While the increase in house rents spell great news for landlords, the opposite is true for tenants who’re struggling to secure affordable accommodations in tight rental markets.
Most capital cities, with the exception of Brisbane, Perth, and Darwin, recorded increases in house rents over the quarter. Hobart reported the highest growth rate of 7.6%, hitting a new record high of $355 per week. House rents in Canberra also surged over the December quarter, rising by 5.3% to $500 per week (an annual increase of 7.5%, which was the highest result of all the capital cities).

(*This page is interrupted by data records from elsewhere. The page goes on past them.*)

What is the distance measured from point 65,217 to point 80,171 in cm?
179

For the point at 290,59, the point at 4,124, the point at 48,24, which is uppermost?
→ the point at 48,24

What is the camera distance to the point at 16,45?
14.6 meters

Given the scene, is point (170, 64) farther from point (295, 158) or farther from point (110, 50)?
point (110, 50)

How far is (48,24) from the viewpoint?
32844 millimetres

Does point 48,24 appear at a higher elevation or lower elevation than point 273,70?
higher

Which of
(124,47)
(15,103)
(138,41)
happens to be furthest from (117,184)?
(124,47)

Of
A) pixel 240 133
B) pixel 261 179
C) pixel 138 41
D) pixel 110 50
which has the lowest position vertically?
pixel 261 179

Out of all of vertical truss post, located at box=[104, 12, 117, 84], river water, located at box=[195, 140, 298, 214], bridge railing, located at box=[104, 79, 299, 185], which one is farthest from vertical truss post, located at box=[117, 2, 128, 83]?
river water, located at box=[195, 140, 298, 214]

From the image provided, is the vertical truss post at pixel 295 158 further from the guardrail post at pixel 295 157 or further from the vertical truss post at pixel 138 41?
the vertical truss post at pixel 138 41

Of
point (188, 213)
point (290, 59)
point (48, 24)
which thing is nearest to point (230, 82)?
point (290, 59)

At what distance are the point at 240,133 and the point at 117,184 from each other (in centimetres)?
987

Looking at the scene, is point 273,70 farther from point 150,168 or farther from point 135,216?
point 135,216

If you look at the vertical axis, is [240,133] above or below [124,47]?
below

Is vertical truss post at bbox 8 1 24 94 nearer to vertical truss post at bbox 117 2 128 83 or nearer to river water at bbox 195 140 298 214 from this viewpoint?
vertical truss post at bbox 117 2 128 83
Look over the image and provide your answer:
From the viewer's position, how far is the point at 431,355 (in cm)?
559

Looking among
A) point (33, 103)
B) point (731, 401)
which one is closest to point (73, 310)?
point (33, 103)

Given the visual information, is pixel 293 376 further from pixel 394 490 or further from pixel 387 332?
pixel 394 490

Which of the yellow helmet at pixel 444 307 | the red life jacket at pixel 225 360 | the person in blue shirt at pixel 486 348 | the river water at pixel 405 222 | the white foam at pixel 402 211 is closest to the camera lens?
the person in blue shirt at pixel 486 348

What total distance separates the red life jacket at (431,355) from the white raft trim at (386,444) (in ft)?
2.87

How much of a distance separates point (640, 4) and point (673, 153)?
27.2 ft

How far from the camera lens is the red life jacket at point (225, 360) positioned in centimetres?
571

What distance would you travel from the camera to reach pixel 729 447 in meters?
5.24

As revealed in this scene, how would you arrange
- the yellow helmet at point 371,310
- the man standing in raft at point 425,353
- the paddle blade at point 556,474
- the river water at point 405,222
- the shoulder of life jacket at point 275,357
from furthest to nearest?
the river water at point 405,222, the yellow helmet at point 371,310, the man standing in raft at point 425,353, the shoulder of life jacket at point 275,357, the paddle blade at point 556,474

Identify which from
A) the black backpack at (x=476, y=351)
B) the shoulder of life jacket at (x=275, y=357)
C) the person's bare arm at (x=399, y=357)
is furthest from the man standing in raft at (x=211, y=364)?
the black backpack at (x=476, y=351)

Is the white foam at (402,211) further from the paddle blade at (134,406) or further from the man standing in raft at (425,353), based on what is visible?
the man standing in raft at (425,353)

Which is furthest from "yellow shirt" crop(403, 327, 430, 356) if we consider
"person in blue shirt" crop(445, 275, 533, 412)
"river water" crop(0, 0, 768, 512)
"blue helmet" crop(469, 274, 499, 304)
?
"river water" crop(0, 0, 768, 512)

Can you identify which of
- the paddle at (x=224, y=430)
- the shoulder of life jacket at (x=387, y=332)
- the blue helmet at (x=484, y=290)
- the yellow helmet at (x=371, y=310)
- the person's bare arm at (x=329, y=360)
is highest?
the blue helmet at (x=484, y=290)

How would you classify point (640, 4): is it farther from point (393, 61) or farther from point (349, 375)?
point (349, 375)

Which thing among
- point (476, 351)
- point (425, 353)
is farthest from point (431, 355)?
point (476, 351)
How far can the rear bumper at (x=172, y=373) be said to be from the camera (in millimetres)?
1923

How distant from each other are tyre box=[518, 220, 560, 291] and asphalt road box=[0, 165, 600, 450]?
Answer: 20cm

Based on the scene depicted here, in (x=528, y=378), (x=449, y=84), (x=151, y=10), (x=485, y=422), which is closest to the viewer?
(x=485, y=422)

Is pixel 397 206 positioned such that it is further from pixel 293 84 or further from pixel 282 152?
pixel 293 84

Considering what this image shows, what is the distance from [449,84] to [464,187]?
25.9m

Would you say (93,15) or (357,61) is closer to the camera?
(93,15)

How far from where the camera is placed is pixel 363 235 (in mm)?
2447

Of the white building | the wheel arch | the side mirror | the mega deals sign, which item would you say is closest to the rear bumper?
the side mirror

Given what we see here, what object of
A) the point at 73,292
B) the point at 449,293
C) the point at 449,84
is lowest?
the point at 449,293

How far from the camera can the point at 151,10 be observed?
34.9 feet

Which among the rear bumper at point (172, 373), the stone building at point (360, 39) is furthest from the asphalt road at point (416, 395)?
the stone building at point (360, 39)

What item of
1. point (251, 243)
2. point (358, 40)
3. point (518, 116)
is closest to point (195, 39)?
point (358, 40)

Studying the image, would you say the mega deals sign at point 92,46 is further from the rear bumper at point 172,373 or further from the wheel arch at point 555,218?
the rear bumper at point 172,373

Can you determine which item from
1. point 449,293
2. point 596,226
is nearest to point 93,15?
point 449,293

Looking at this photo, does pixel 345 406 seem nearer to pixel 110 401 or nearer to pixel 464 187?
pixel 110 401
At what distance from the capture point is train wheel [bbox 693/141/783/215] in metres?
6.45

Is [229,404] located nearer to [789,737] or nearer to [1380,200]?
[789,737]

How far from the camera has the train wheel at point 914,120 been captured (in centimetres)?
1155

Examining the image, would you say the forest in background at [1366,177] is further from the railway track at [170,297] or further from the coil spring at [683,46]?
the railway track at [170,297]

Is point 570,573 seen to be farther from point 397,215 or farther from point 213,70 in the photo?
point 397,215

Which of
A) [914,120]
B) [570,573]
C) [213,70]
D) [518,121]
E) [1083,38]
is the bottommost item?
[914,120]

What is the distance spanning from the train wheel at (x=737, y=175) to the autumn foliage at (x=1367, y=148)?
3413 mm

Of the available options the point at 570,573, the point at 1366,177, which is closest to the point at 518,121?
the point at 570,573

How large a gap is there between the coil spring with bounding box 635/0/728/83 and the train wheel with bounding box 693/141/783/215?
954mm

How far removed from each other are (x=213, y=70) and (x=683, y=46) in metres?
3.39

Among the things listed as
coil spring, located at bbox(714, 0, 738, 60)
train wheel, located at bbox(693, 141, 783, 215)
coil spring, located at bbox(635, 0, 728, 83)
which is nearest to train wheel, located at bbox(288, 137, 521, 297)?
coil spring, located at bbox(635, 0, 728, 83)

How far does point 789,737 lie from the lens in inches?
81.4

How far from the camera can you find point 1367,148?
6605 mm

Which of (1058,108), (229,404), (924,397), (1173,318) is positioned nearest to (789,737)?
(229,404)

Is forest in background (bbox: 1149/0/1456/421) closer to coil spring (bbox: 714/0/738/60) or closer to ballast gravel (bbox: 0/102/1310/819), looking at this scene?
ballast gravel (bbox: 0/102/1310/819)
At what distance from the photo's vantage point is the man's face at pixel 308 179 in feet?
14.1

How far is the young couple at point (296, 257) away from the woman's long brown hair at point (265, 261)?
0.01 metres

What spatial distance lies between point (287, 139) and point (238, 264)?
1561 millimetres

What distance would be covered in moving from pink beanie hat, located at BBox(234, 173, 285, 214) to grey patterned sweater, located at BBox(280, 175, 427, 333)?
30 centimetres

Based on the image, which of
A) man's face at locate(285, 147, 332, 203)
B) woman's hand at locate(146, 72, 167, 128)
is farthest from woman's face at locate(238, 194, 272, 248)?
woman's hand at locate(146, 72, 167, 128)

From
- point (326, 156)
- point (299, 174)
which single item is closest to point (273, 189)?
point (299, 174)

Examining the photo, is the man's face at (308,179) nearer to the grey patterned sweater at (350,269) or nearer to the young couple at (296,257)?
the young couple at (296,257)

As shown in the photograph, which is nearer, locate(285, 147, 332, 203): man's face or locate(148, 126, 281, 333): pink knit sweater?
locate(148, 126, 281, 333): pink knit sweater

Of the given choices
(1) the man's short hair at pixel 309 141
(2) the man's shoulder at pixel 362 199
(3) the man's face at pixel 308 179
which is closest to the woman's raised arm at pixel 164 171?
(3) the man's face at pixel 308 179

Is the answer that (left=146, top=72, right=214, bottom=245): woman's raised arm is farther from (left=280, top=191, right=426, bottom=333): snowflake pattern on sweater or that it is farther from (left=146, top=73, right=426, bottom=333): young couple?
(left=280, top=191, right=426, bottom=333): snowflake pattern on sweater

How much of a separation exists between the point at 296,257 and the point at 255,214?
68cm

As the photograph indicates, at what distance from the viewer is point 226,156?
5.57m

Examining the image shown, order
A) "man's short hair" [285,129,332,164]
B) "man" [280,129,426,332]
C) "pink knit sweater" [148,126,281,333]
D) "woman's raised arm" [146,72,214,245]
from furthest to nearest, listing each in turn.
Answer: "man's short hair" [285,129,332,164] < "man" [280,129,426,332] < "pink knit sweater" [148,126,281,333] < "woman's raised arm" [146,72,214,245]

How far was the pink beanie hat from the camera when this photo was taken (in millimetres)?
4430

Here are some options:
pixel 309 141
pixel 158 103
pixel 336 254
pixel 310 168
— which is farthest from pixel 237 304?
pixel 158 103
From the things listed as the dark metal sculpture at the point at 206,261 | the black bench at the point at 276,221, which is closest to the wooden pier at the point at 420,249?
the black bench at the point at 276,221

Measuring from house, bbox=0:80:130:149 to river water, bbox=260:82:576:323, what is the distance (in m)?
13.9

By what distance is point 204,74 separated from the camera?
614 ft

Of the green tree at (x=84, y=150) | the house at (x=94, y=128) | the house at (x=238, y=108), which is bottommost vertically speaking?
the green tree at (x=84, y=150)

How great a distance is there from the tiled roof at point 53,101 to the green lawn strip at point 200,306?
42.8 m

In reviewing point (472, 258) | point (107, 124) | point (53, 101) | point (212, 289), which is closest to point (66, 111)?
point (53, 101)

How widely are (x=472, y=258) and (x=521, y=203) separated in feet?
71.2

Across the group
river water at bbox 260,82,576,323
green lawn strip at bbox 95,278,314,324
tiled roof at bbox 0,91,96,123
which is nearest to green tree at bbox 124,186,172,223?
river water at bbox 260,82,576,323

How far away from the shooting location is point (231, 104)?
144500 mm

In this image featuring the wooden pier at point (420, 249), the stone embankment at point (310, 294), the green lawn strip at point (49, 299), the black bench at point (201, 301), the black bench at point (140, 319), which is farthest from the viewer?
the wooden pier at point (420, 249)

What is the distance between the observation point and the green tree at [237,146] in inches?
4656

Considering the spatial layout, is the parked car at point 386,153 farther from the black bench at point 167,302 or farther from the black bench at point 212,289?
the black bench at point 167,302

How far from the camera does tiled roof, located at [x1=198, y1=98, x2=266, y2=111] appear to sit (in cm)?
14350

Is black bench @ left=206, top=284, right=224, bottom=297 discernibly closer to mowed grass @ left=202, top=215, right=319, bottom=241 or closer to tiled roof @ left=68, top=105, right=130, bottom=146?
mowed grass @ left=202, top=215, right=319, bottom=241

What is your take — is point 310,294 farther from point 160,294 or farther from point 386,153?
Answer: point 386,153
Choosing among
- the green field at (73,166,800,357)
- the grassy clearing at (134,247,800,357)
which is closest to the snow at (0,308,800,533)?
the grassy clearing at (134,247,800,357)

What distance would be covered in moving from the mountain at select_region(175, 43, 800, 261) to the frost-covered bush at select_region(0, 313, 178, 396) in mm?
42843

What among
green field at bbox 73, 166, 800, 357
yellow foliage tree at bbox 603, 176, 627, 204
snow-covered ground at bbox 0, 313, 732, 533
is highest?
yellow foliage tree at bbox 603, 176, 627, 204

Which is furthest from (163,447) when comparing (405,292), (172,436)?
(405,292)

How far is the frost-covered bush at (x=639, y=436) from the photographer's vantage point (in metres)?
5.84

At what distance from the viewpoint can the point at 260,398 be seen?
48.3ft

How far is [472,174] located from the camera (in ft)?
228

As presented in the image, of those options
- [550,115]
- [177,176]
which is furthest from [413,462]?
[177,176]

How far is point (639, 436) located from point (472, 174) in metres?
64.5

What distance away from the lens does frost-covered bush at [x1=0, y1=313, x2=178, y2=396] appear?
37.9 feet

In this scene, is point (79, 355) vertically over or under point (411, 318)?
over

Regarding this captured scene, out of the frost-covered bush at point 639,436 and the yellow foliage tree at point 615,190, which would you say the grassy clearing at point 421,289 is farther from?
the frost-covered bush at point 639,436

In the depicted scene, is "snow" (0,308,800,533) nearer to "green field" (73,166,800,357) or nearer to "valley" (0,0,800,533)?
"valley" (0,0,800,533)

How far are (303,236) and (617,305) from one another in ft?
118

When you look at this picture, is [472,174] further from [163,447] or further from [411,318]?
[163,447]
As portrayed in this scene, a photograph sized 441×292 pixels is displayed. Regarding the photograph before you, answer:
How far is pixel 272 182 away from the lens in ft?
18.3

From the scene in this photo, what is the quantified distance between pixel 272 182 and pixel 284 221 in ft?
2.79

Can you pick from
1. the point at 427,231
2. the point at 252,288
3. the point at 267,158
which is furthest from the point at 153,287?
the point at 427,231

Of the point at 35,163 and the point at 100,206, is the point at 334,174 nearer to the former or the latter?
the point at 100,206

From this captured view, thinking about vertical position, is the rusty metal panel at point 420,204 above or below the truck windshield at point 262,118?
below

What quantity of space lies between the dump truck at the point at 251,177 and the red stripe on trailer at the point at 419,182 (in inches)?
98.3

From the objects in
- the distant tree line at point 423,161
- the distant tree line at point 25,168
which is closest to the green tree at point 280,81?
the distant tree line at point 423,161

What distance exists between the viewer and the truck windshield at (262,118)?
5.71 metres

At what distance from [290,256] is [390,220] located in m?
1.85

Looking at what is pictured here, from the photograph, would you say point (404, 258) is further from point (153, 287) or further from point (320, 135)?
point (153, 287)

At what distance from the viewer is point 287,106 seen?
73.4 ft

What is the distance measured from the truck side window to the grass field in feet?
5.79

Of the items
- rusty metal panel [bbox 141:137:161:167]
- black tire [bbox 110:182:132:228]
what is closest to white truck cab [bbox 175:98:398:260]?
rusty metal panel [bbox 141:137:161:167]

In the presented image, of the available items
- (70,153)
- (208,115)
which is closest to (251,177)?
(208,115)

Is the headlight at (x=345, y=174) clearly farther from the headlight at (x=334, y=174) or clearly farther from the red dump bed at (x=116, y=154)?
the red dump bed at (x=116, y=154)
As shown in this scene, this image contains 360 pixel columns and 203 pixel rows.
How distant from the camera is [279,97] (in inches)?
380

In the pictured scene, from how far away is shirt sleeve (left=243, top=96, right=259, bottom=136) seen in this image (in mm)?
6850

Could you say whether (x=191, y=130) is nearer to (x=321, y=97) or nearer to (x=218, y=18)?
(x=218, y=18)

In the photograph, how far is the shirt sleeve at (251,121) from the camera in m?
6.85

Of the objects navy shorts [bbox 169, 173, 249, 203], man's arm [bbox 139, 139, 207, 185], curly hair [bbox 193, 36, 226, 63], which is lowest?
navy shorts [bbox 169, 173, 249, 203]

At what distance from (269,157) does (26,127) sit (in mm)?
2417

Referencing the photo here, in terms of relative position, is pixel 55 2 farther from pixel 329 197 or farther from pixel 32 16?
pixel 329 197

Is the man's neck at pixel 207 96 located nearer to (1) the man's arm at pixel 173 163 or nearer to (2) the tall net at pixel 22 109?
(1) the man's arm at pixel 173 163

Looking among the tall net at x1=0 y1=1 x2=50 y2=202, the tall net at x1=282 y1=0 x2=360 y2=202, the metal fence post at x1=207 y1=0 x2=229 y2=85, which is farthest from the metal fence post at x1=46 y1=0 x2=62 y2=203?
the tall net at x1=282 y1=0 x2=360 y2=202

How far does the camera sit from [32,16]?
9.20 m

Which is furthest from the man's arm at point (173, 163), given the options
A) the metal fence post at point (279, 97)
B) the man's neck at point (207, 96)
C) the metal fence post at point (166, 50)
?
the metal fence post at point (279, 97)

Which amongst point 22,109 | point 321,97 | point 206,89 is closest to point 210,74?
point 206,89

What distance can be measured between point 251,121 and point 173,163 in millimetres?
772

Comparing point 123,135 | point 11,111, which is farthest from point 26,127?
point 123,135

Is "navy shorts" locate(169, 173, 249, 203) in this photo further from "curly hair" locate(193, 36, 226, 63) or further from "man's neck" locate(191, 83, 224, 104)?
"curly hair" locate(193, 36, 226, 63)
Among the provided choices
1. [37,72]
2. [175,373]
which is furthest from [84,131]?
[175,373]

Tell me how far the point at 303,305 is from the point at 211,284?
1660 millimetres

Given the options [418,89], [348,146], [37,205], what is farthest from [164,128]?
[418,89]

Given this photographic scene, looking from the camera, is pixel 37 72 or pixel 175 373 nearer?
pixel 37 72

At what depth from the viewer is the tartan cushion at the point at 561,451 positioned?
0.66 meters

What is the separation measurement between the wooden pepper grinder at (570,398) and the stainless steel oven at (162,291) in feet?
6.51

Significant increases were also recorded for Sydney, Melbourne, and Adelaide, with house rents up by 1.9%, 2.5%, and 2.9% respectively over the December quarter.
In contrast, house rents in Brisbane and Darwin remained steady over the December quarter, reflecting more tenant-friendly local market conditions. Brisbane’s house rents have been steady over the last three years, with Darwin rents declining by 3.5% over 2016.
“The Perth rental market continues to be a clear underperformer with house rents falling by 2.6 per cent over the quarter and down by 8.6 per cent over the past year,” said Dr Andrew Wilson, chief economist at the Domain Group. “Perth house rents at $370 per week are now at their lowest level in 7 years and, on current trends, are set to soon become the cheapest of all the capitals.”
Rising house rents have translated into increased gross rental yields in Sydney, Melbourne, Adelaide, and Canberra. Hobart has the highest gross yields for houses at 5.53%, just ahead of Canberra at 5.75%.